A Brief List of Methods and Parameters

Overview

Here we include the list of possibly the most useful methods, which is followed by a brief tuning guideline:

• hnsw a Hierarchical Navigable Small World Graph.
• sw-graph a Small World Graph.
• vp-tree a Vantage-Point tree with a pruning rule adaptable to non-metric distances
• napp a Neighborhood APProximation index
• simple_invindx a vanilla, uncompressed, inverted index, which has no parameters
• brute_force a brute-force search, which has no parameters

The mnemonic name of a method is passed to python bindings function as well as to the benchmarking utility experiment.

Graph-based search methods: SW-graph and HNSW

The basic guidelines are similar for both methods. Specifically, increasing the value of efConstruction improves the quality of a constructed graph and leads to higher accuracy of search. However this also leads to longer indexing times. Similarly, increasing the value of efSearch improves recall at the expense of longer retrieval time. The reasonable range of values for these parameters is 100-2000. In HNSW, there is a parameter ef, which is merely an alias for the parameter efSearch.

The recall values are also affected by parameters NN (for SW-graph) and M (HNSW). Increasing the values of these parameters (to a certain degree) leads to better recall and shorter retrieval times (at the expense of longer indexing time). For low and moderate recall values (e.g., 60-80%) increasing these parameters may lead to longer retrieval times. The reasonable range of values for these parameters is 5-100.

In what follows, we discuss HNSW-specific parameters. First, for HNSW, the parameter M defines the maximum number of neighbors in the zero and above-zero layers. However, the actual default maximum number of neighbors for the zero layer is 2*M. This behavior can be overriden by explicitly setting the maximum number of neighbors for the zero (maxM0) and above-zero layers (maxM). Note that the zero layer contains all the data points, but the number of points included in other layers is defined by the parameter mult (see the HNSW paper for details).

Second, there is a trade-off between retrieval performance and indexing time related to the choice of the pruning heuristic (controlled by the parameter delaunay_type). Specifically, by default delaunay_type is equal to 2. This default is generally quite good. However, it maybe worth trying other viable options values: 0, 1, and 3.

Third, HNSW has the parameter post, which defines the amount (and type) of postprocessing applied to the constructed graph. The default value is 0, which means no postprocessing. Additional options are 1 and 2 (2 means more postprocessing).

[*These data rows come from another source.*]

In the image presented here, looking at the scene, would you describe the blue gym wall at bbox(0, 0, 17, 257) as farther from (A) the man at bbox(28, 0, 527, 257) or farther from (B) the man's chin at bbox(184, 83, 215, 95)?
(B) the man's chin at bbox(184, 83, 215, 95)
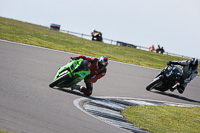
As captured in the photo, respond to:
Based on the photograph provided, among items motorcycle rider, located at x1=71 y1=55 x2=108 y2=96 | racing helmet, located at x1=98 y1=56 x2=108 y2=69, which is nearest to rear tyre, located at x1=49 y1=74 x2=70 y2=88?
motorcycle rider, located at x1=71 y1=55 x2=108 y2=96

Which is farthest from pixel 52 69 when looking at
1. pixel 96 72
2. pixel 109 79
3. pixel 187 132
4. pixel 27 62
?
pixel 187 132

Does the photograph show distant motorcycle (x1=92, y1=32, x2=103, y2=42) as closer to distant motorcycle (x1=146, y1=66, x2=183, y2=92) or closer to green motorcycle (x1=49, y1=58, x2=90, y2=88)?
distant motorcycle (x1=146, y1=66, x2=183, y2=92)

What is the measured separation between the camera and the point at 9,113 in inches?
241

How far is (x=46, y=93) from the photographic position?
8.86 m

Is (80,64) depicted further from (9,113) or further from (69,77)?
(9,113)

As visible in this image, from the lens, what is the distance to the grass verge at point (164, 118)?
827 cm

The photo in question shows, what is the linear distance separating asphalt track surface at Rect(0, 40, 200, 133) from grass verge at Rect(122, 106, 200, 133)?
1.27m

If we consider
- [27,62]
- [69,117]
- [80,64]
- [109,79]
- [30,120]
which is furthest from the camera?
[109,79]

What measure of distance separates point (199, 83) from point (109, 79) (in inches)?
251

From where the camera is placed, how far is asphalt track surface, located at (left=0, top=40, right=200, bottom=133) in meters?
6.09

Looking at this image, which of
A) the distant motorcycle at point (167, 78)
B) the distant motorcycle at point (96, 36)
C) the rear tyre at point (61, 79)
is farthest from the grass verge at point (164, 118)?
the distant motorcycle at point (96, 36)

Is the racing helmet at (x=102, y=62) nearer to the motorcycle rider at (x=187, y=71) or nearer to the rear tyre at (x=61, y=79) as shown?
the rear tyre at (x=61, y=79)

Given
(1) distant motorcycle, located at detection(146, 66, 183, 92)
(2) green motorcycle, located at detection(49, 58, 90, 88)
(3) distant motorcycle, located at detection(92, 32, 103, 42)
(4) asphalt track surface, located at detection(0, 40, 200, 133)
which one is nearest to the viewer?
(4) asphalt track surface, located at detection(0, 40, 200, 133)

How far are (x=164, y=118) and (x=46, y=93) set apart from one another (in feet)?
9.70
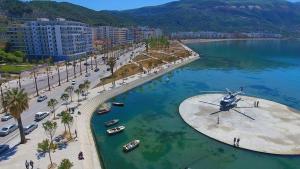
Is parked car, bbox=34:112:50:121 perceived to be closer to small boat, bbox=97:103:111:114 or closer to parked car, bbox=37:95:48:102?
parked car, bbox=37:95:48:102

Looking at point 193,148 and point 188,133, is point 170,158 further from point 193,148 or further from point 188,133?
point 188,133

Fourth, there is a pesky design descision that an index does not necessarily contain the data points, which are loaded separately. HNSW, chooses to include data points into the index in several important cases, which include the dense spaces for the Euclidean and the cosine distance. These optimized indices are created automatically whenever possible. However, this behavior can be overriden by setting the parameter skip_optimized_index to 1.

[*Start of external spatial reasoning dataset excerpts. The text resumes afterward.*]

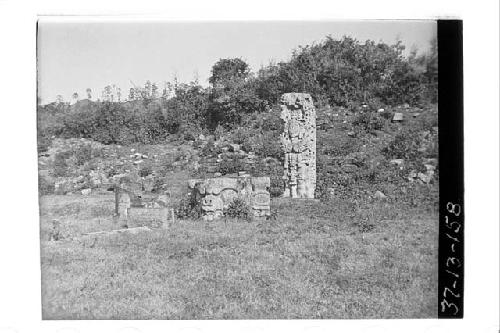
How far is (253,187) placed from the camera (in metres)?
5.82

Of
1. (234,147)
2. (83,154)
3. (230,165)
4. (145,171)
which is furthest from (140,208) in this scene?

A Vantage-Point tree (VP-tree)

VP-tree has the autotuning procedure, which can be optionally initiated during the creation of the index. To this end, one needs to specify the parameters desiredRecall (the minimum desired recall), bucketSize (the size of the bucket), tuneK or tuneR, and (optionally) parameters tuneQty, minExp and maxExp. Parameters tuneK and tuneR are used to specify the value of k for k-NN search, or the search radius r for the range search.

Neighborhood APProximation index (NAPP)

Generally, increasing the overall number of pivots (parameter numPivot) helps to improve performance. However, using a large number of pivots leads to increased indexing times. A good compromise is to use numPivot somewhat larger than sqrt(N) , where N is the overall number of data points. Similarly, the number of pivots to be indexed (numPivotIndex) could be somewhat larger than sqrt(numPivot).

As a rough guideline, the number of pivots to be searched (numPivotSearch) could be in the order of sqrt(numPivotIndex). After selecting the values of numPivot and numPivotIndex, finding an optimal value of numPivotSearch that provides a necessary recall requires just a single run of the utility experiment (you need to specify all potentially good values of numPivotSearch multiple times using the option --QueryTimeParams, which is aliased to -t).

Selecting good pivots is extremely important to the method's efficiency. For dense spaces, one can get decent performance by randomly sampling pivots from the data set (this is a default scenario). An alternative way is to provide an external set of pivots.

One option for dense pivots, which we have not tested yet, is to generate pivots using (a hierarchical) k-means clustering. However, for sparse spaces, we have found this option to be ineffective. In contrast, David Novak discovered (see our CIKM'2016 paper) that good pivots can be composed from randomly (and uniformly) selected terms. There is a script to do this.

The script requires you to specify the maximum term/word ID. In many cases, the value of 50 or 100 thousand is enough. However, we sometimes encounter data sets with extremely long tail of frequent words. In these cases, one has to rely on the hashing trick to reduce dimensionality. Specifically, if there is a long tail of relatively frequent words, you may want to set the value hashTrickDim to something like 50000. Then, the maximum ID for the pivot generation utility would be 49999.

As we mentioned, by default pivots are sampled from the data set: To use external pivots you need to provide them in the file specified by the parameter pivotFile.

Finally, we note that NAPP divides data set into chunks, which can be indexed in parallel. A chunk size (in the number of data points) is defined by the parameter chunkIndexSize. By default, we will try to use all the threads. However, the number of threads can be set explicitly using the parameter indexThreadQty.